Podaj dalszy ciąg tekstu o cenach ropy naftowej, zaczynając zaraz po jego ostatnim zdaniu.

FRAGMENT TEKSTU ->
++++++++

Ropa WTI bez większych problemów przebiła poziom 80 USD za baryłkę, a Brent 85 USD. Byki znów rozdają karty.
– W obliczu coraz mniejszych obaw o wpływ wariantu omikron na globalną gospodarkę, uwaga inwestorów na rynku ropy naftowej przerzuciła się na problemy z podażą tego surowca, które niedawno pojawiły się w Libii i Kazachstanie, a od dłuższego czasu trwają także w innych krajach, np. Nigerii. Dodatkowo, pojawiły się obawy o kolejne ruchy Rosji na Ukrainie, które dodatkowo zdestabilizowałyby sytuację polityczną na Wschodzie, stanowiąc wsparcie dla cen ropy – zwraca uwagę Dorota Sierakowska, analityk DM BOŚ.

++++++++

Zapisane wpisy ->
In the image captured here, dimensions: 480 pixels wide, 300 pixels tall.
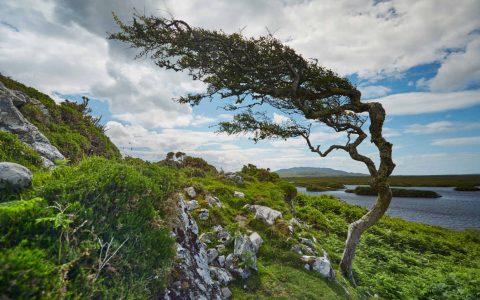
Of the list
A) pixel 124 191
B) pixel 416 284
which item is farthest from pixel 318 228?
pixel 124 191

++++++++

WYNIK ZADANIA ->
Jak jednak podkreśla nie brakuje też czynników, które mogę wywierać presję na notowania ropy. – Optymizm inwestorów wydaje się zaskakujący w kontekście niezbyt dobrych niedawnych danych dotyczących popytu na paliwa w USA.
Warto jednak zaznaczyć, że inwestorzy powoli zaczynają myśleć już o popycie wiosną i latem – a tu oczekują znacznie lepszych wskaźników niż w poprzednim roku, właśnie ze względu na ustępującą pandemię.